Start of PROVIDED MATERIAL

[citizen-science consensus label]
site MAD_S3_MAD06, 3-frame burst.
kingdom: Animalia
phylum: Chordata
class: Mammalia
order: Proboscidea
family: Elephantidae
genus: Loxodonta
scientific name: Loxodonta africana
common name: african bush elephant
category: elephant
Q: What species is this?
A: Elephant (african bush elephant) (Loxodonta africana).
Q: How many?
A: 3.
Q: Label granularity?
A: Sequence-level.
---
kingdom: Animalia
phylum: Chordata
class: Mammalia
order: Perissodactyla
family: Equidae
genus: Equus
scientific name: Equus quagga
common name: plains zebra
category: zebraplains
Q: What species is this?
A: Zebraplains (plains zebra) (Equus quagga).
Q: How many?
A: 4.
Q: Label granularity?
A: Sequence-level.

End of PROVIDED MATERIAL
Start of PROVIDED MATERIAL

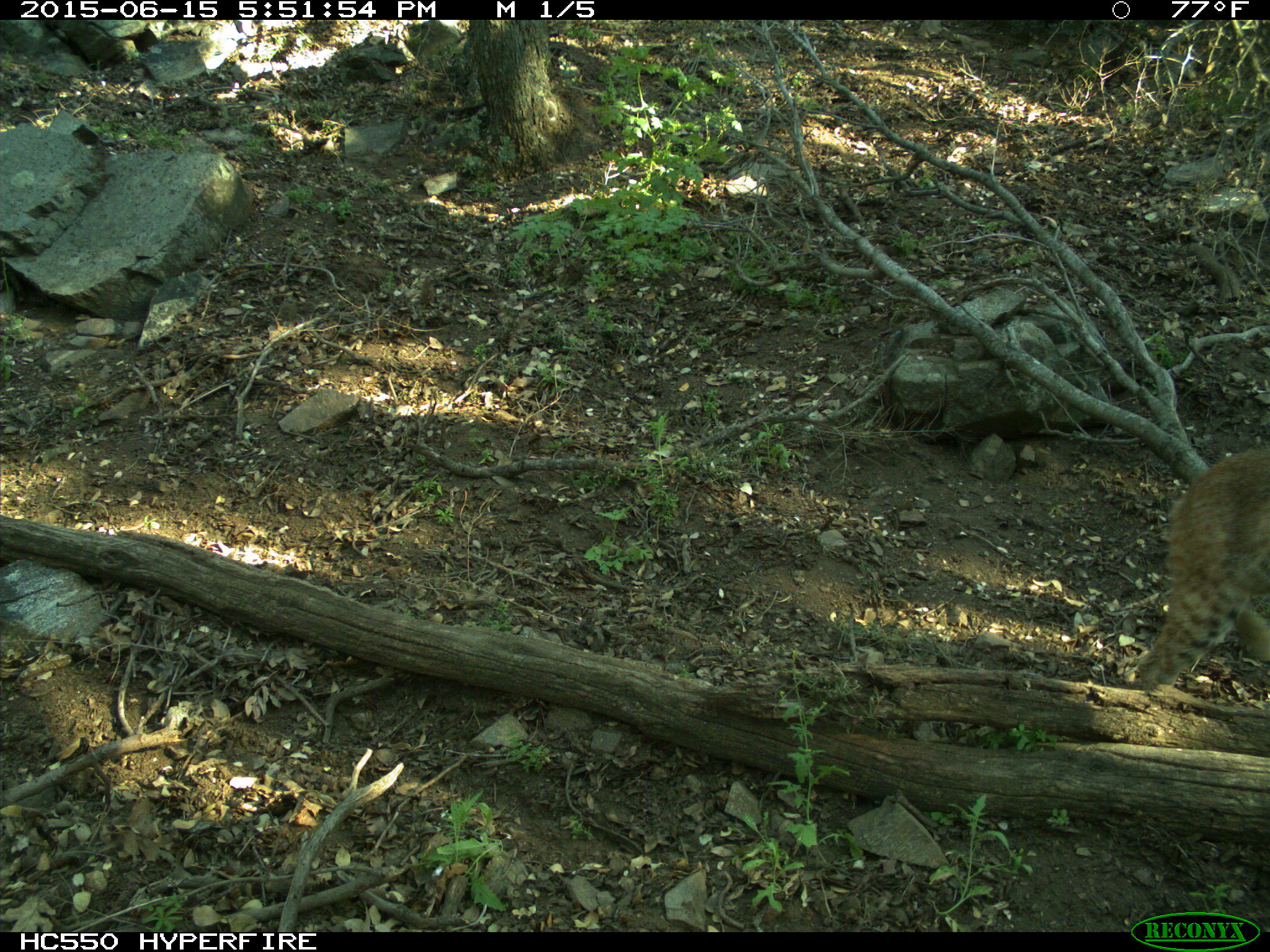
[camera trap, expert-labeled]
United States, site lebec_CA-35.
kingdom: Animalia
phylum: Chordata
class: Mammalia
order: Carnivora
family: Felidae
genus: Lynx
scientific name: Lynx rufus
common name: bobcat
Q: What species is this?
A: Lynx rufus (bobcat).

End of PROVIDED MATERIAL
Start of PROVIDED MATERIAL

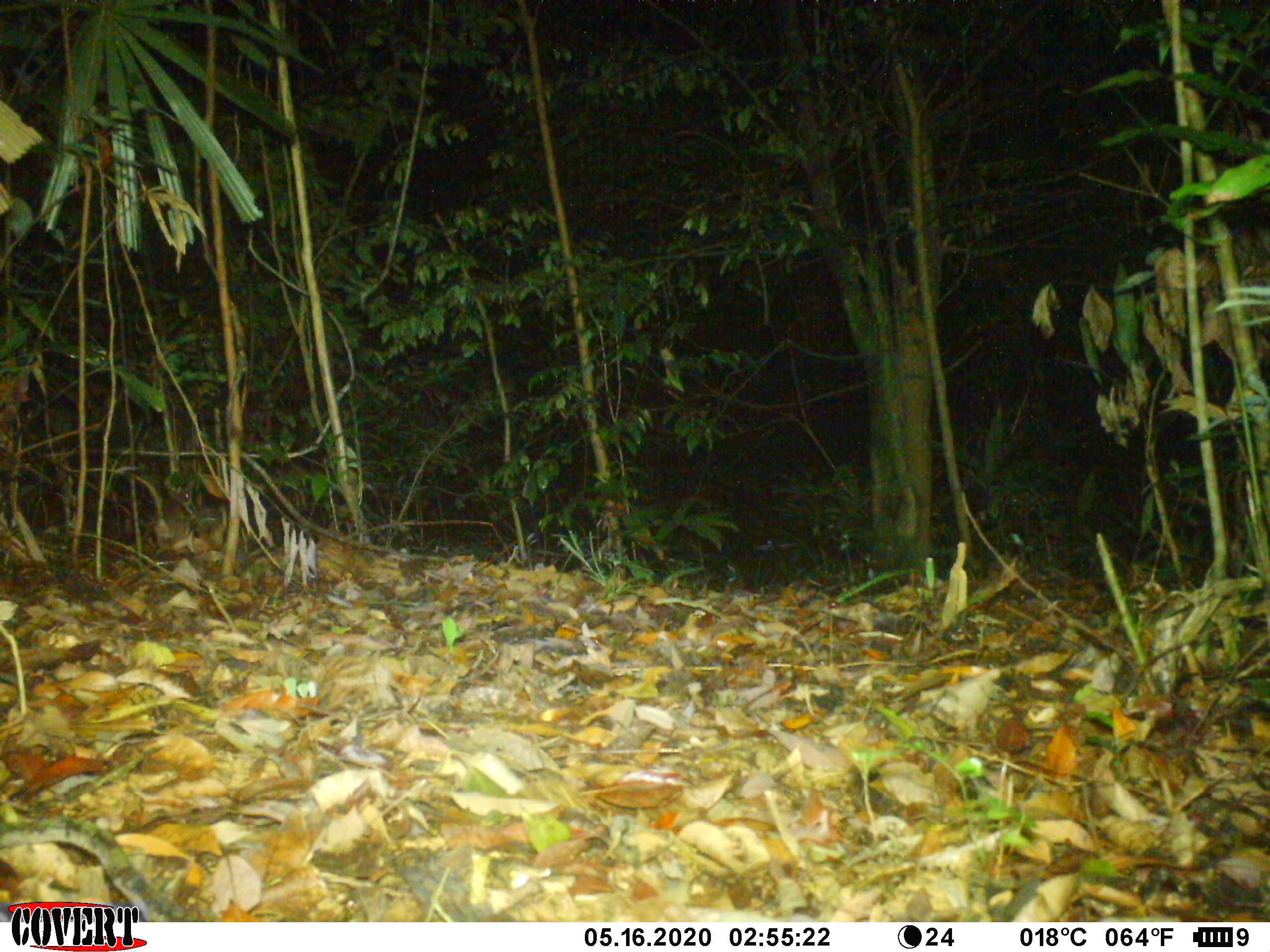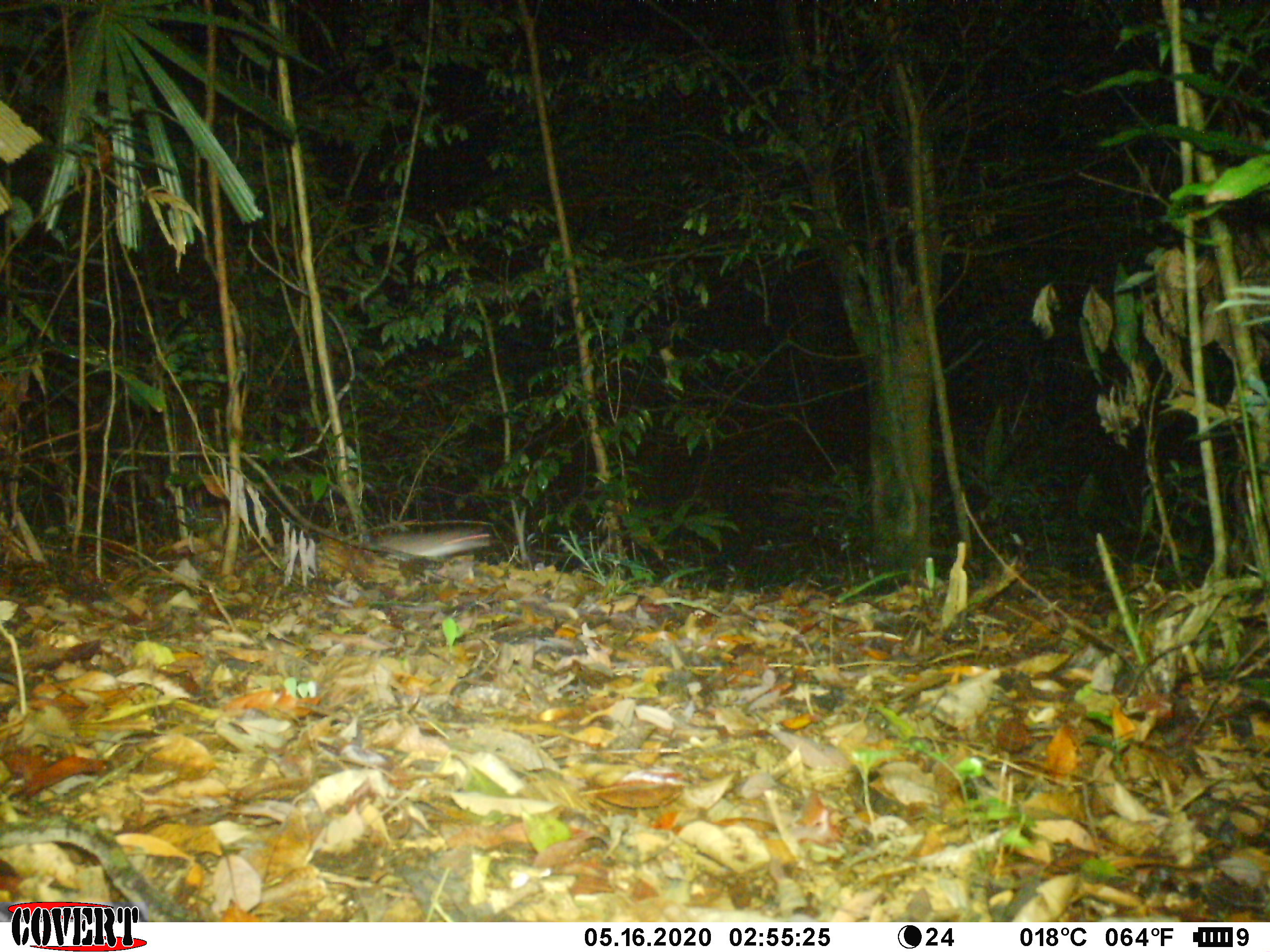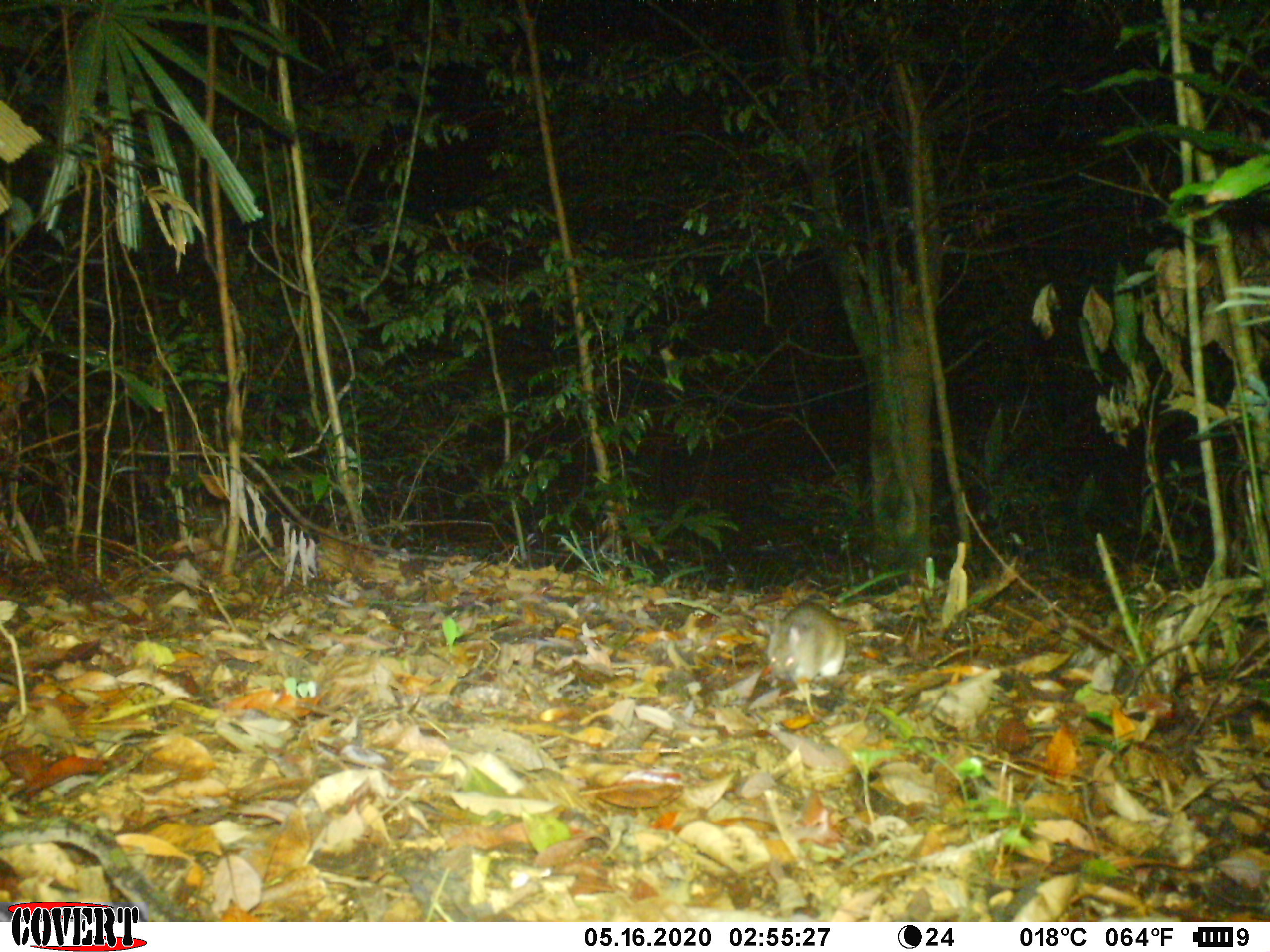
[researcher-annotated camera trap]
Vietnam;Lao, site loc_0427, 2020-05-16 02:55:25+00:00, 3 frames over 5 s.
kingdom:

End of PROVIDED MATERIAL

What lines in the records contain the word "site"? Return each one.

### [YOUR SOLUTION]
site MAD_S3_MAD06, 3-frame burst.
United States, site lebec_CA-35.
Vietnam;Lao, site loc_0427, 2020-05-16 02:55:25+00:00, 3 frames over 5 s.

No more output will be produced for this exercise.